(Stored dataset items)
________________________________________

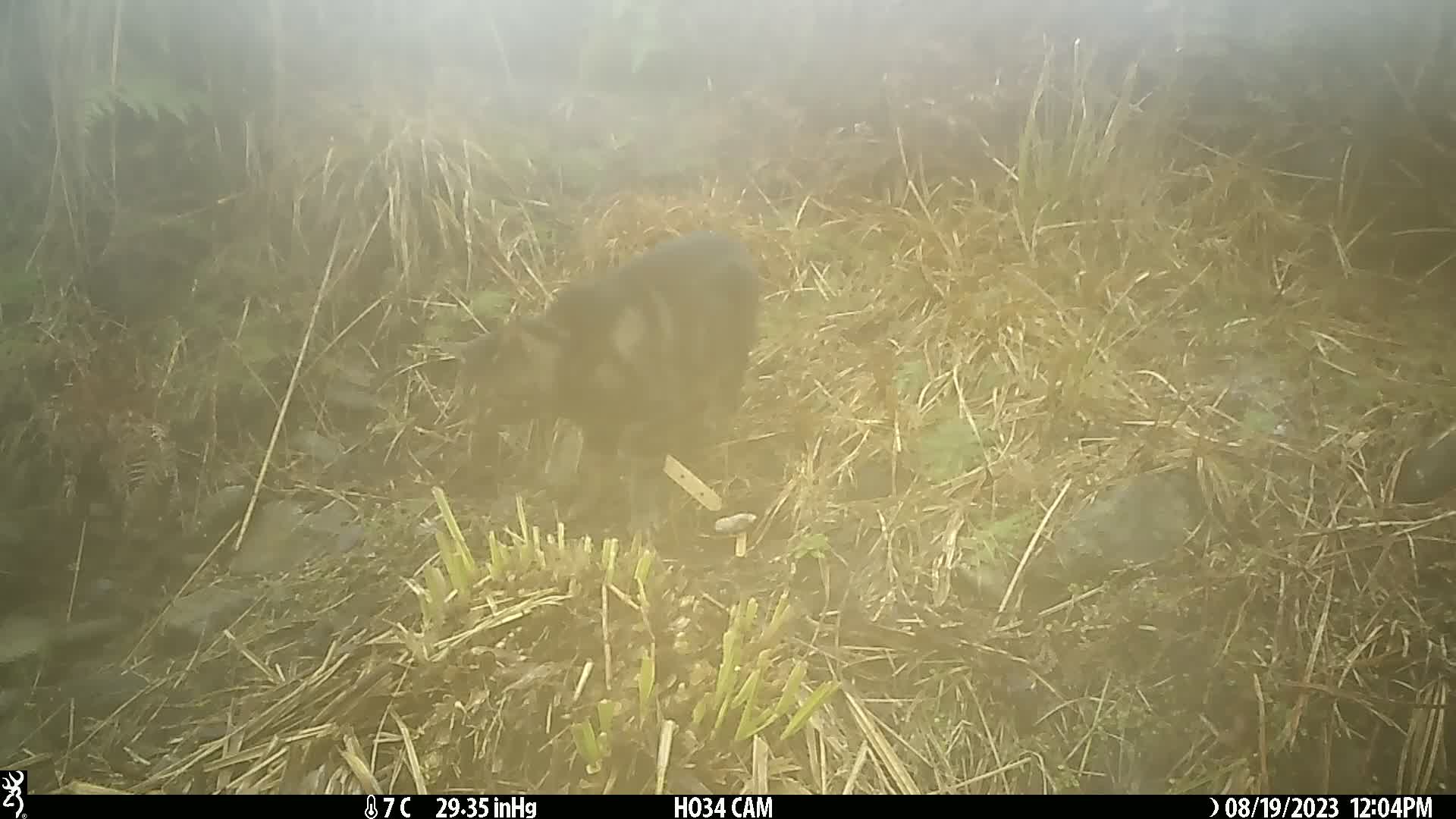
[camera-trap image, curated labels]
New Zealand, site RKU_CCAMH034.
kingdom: Animalia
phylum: Chordata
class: Mammalia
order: Carnivora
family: Felidae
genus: Felis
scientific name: Felis catus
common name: domestic cat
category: cat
Cat (domestic cat) (Felis catus).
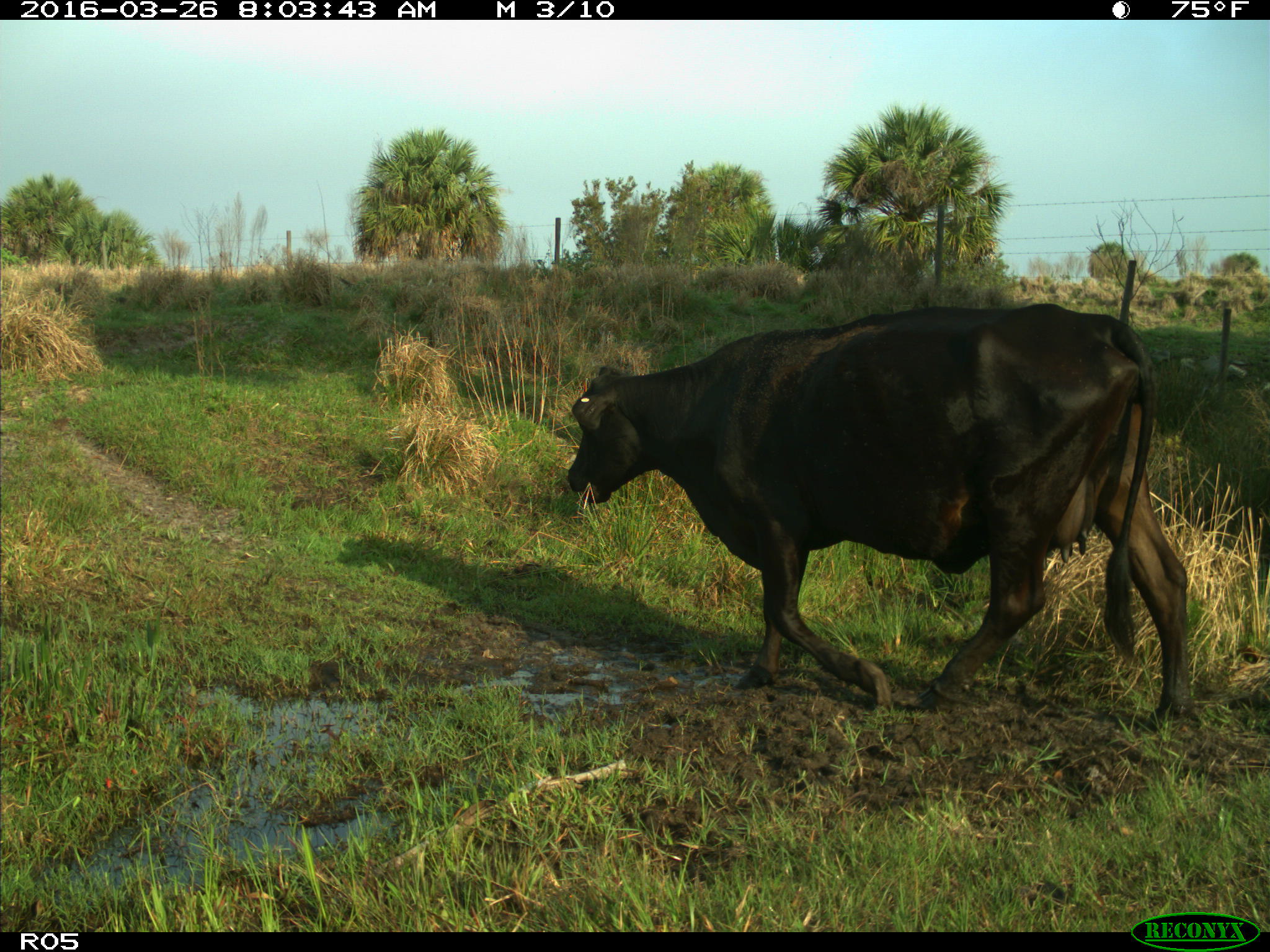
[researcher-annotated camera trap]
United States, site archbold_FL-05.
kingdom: Animalia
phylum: Chordata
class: Mammalia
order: Artiodactyla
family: Bovidae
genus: Bos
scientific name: Bos taurus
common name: domestic cow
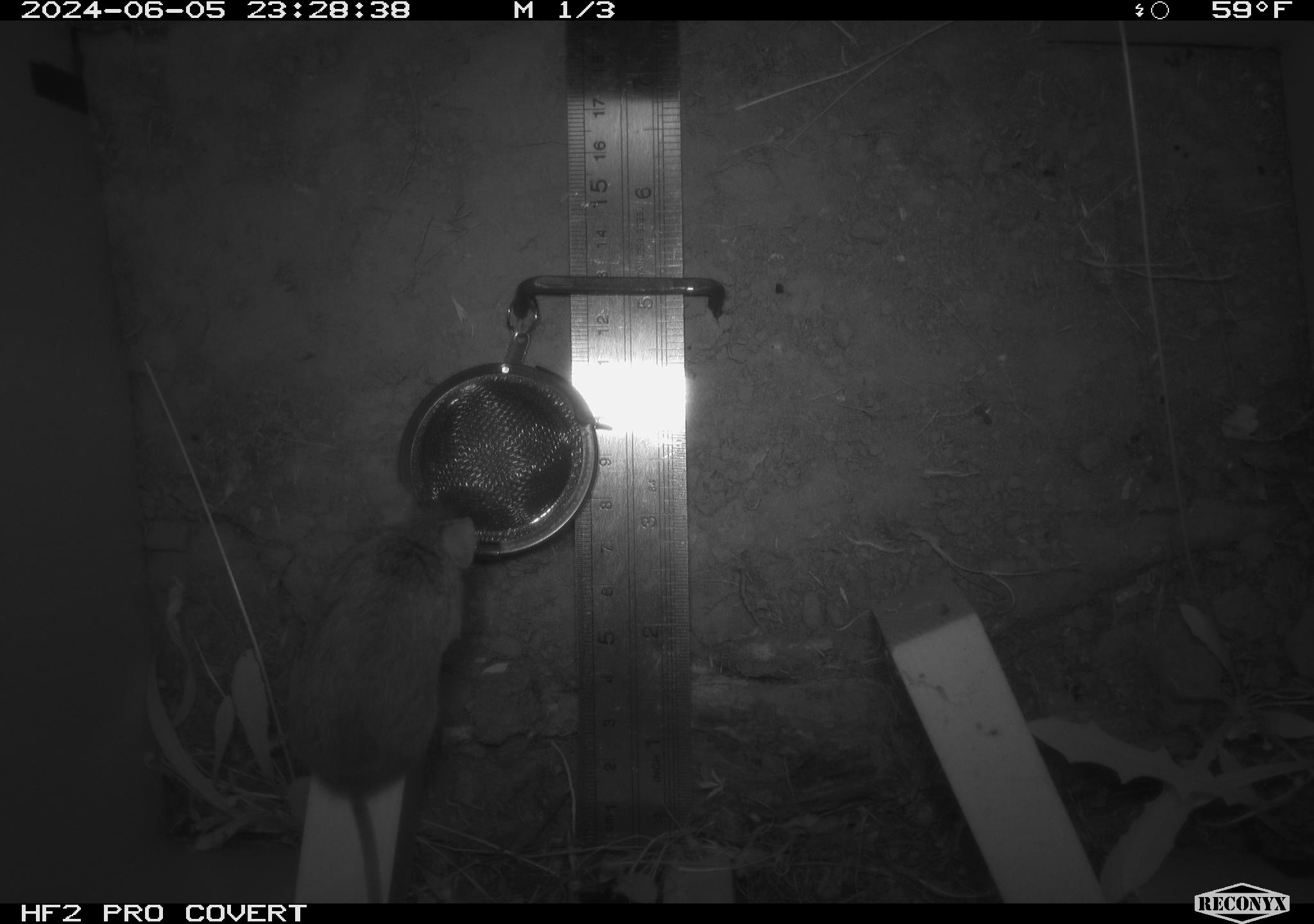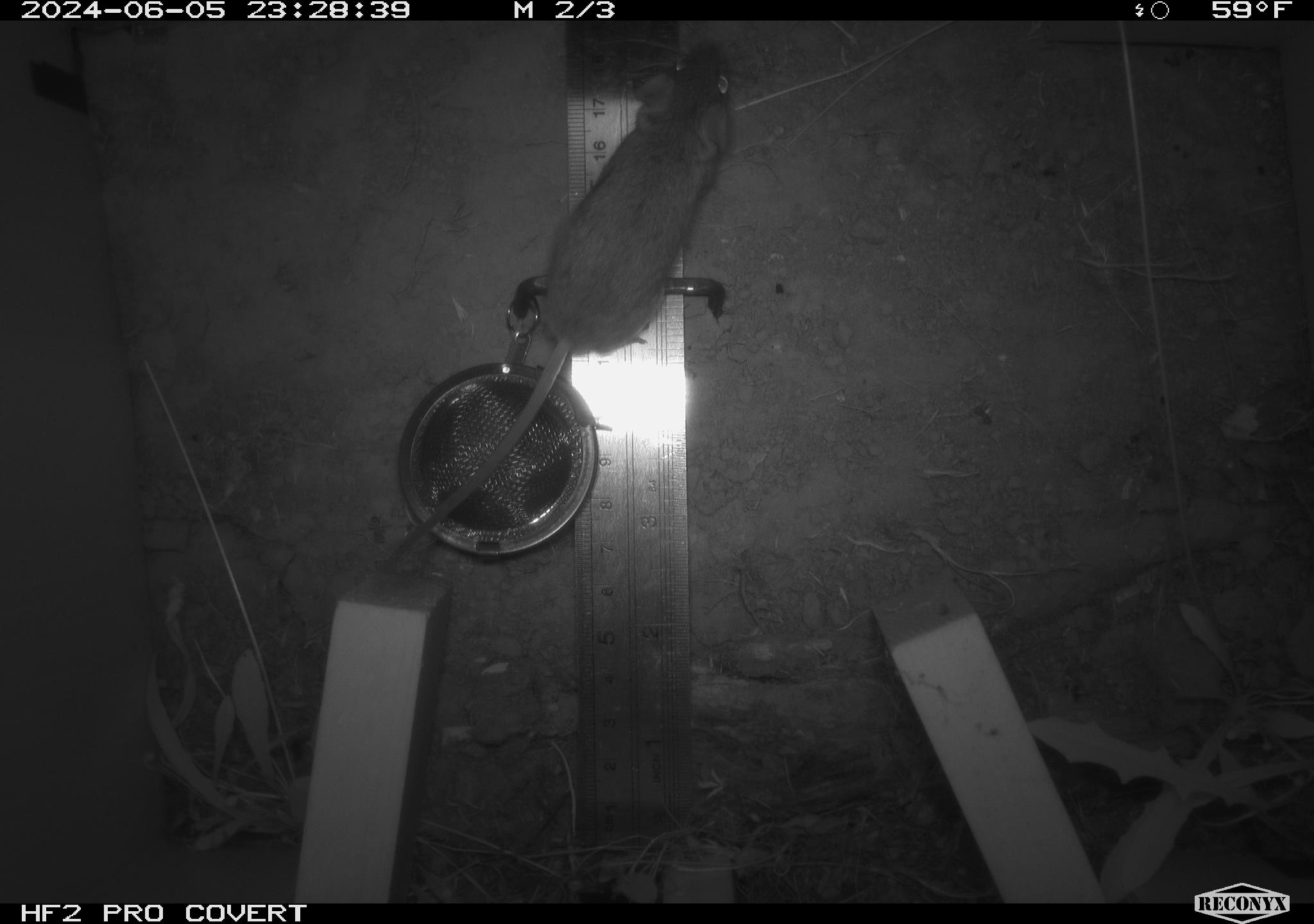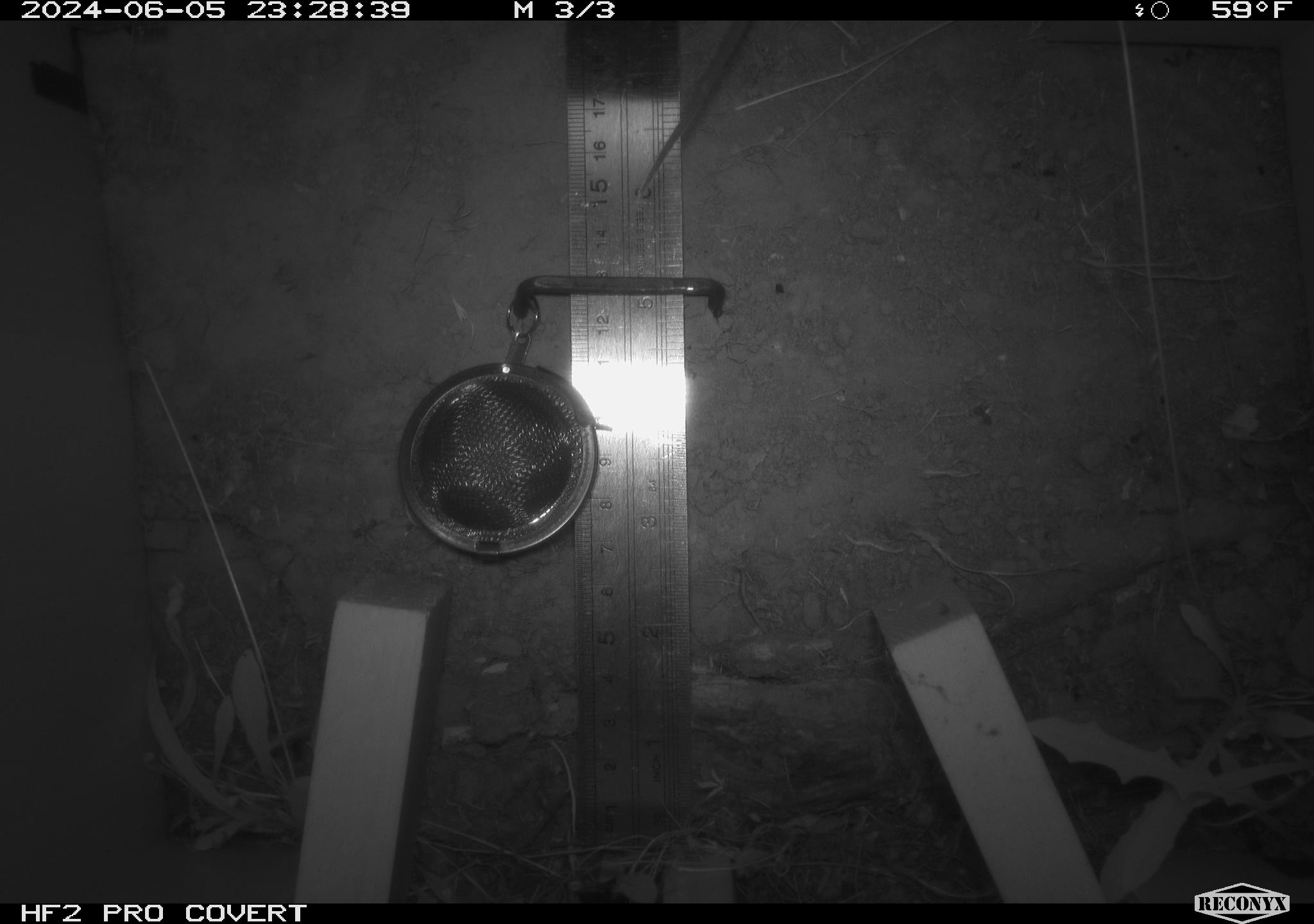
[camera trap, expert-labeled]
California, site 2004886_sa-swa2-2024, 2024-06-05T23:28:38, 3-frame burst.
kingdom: Animalia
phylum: Chordata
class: Mammalia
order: Rodentia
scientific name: Rodentia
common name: mouse species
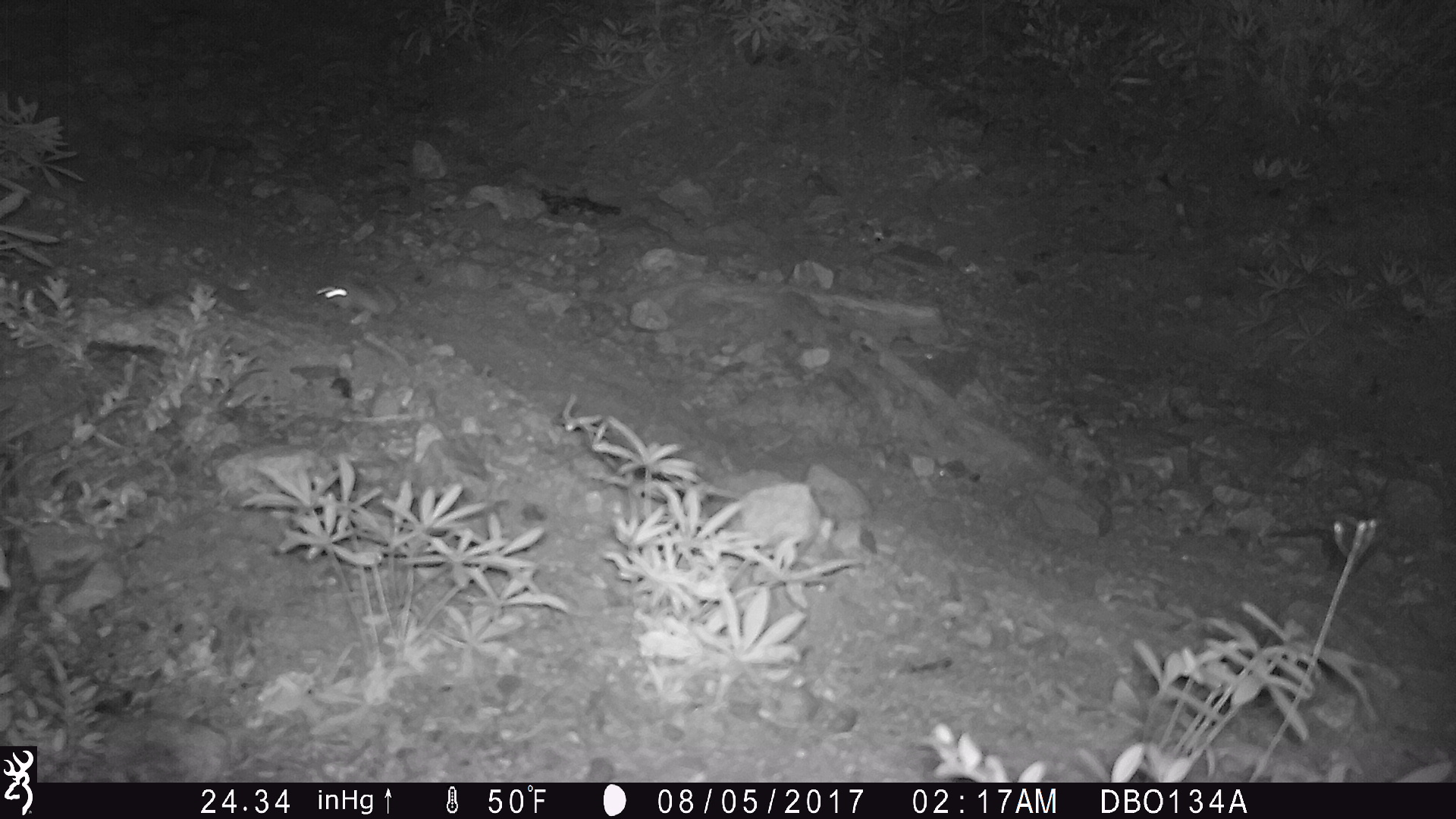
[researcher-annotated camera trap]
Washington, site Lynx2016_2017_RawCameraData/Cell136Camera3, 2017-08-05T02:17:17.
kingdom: Animalia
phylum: Chordata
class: Mammalia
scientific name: Mammalia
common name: small mammal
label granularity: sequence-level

________________________________________

Give an exact copy of the data, and omit any pictures it holds.

[camera-trap image, curated labels]
New Zealand, site RKU_CCAMH034.
kingdom: Animalia
phylum: Chordata
class: Mammalia
order: Carnivora
family: Felidae
genus: Felis
scientific name: Felis catus
common name: domestic cat
category: cat
Cat (domestic cat) (Felis catus).
[researcher-annotated camera trap]
United States, site archbold_FL-05.
kingdom: Animalia
phylum: Chordata
class: Mammalia
order: Artiodactyla
family: Bovidae
genus: Bos
scientific name: Bos taurus
common name: domestic cow
[camera trap, expert-labeled]
California, site 2004886_sa-swa2-2024, 2024-06-05T23:28:38, 3-frame burst.
kingdom: Animalia
phylum: Chordata
class: Mammalia
order: Rodentia
scientific name: Rodentia
common name: mouse species
[researcher-annotated camera trap]
Washington, site Lynx2016_2017_RawCameraData/Cell136Camera3, 2017-08-05T02:17:17.
kingdom: Animalia
phylum: Chordata
class: Mammalia
scientific name: Mammalia
common name: small mammal
label granularity: sequence-level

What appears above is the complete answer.